Originally posted by: tcsenter
60 Minutes had a spot on IIT a while back, most IIT grads come to the US for graduate school. A few of the grads interviewed said their first year at IIT was harder than the entire graduate study program at Carnegie Mellon and MIT. They kept thinking the hard courses were yet to come...but they never came. lol!
I'm in a graduate field with lots of Asian international students, I have to say that few of them impress me. In Physics, if you go to any graduate department in any of the "great" schools and you see who is "making it", it'll probably be the domestic students.

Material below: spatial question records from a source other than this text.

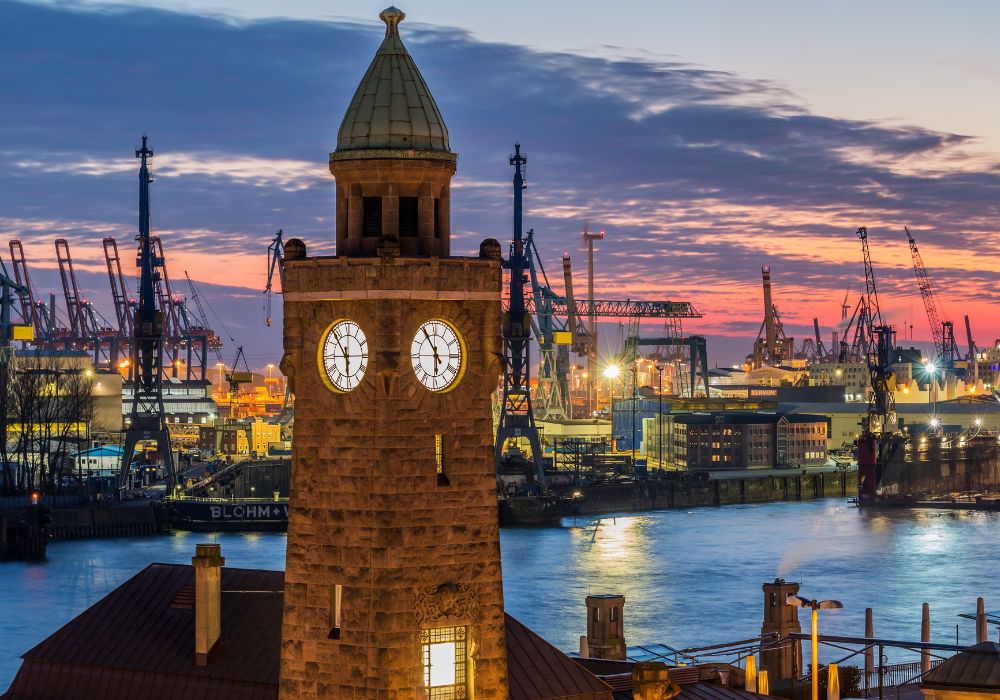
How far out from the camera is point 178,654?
2312 centimetres

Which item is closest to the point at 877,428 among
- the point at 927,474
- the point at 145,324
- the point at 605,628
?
the point at 927,474

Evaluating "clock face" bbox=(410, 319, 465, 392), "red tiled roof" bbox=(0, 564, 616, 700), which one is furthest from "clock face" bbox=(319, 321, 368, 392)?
"red tiled roof" bbox=(0, 564, 616, 700)

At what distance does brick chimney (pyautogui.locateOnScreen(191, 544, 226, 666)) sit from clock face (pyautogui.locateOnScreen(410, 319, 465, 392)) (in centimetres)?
696

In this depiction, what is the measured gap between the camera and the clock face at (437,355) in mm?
16562

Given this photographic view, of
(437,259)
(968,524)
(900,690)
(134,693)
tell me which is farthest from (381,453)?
(968,524)

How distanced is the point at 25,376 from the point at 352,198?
94.8 meters

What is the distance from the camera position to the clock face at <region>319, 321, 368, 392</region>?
16.5m

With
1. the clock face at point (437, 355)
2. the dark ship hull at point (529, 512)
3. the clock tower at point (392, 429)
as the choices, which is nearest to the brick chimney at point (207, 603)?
the clock tower at point (392, 429)

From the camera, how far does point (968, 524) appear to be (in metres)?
114

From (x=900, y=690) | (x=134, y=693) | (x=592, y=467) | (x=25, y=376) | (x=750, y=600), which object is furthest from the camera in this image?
(x=592, y=467)

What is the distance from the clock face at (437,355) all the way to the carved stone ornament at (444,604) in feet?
6.06

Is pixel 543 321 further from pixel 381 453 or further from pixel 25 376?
pixel 381 453

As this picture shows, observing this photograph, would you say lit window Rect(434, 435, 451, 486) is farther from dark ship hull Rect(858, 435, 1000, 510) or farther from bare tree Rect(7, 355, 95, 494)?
dark ship hull Rect(858, 435, 1000, 510)

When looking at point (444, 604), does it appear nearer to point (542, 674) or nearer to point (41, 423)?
point (542, 674)
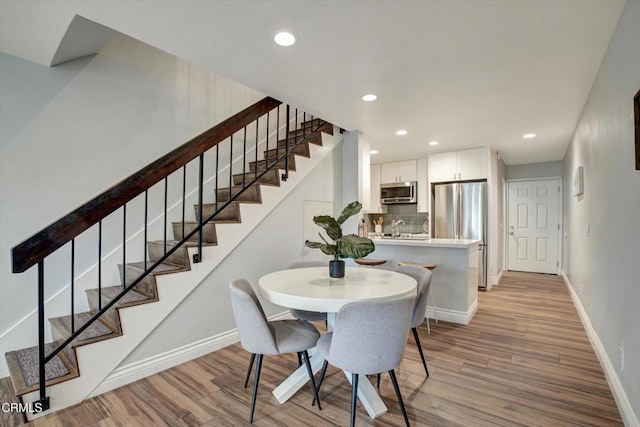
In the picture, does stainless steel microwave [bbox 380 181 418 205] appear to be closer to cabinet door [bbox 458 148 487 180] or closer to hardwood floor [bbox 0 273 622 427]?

I have spoken with several international students about this, in other countries they emphasize being able to do specific problems. For scientific fields, this skill is eventually useless since your life's work will never be just an old problem out of a book spun a different way. Most international students will admit that they do better in their coursework but lack the innovation in their research. So while they get A's in their classes they may just do average in the most important part of their graduate work, research. If you look at all the great physicists and all the faculty physicists at good schools you'll notice most are schooled in high school/undergrad from a western country. There's a good reason for this... in America, we teach innovation and not characteristic problem solving as other countries emphasize. In the end, no one cares if you can solve a hard problem everyone else has done, that's useless.
I don't want to get into a long argument about this... but trust me, Asian students often do well in coursework then flake out in research. And to those that think I have bias in my argument, let me say that I'm an Asian domestic graduate student so I have nothing against Asian methods of learning... it's just not the optimal one for higher learning, it's fine for high school and even college where all you do is problems out of a book (hence why you see that American schools always losing in standardized tests).
If anyone wants to argue with me about this, PM me since I'm not going to follow this thread.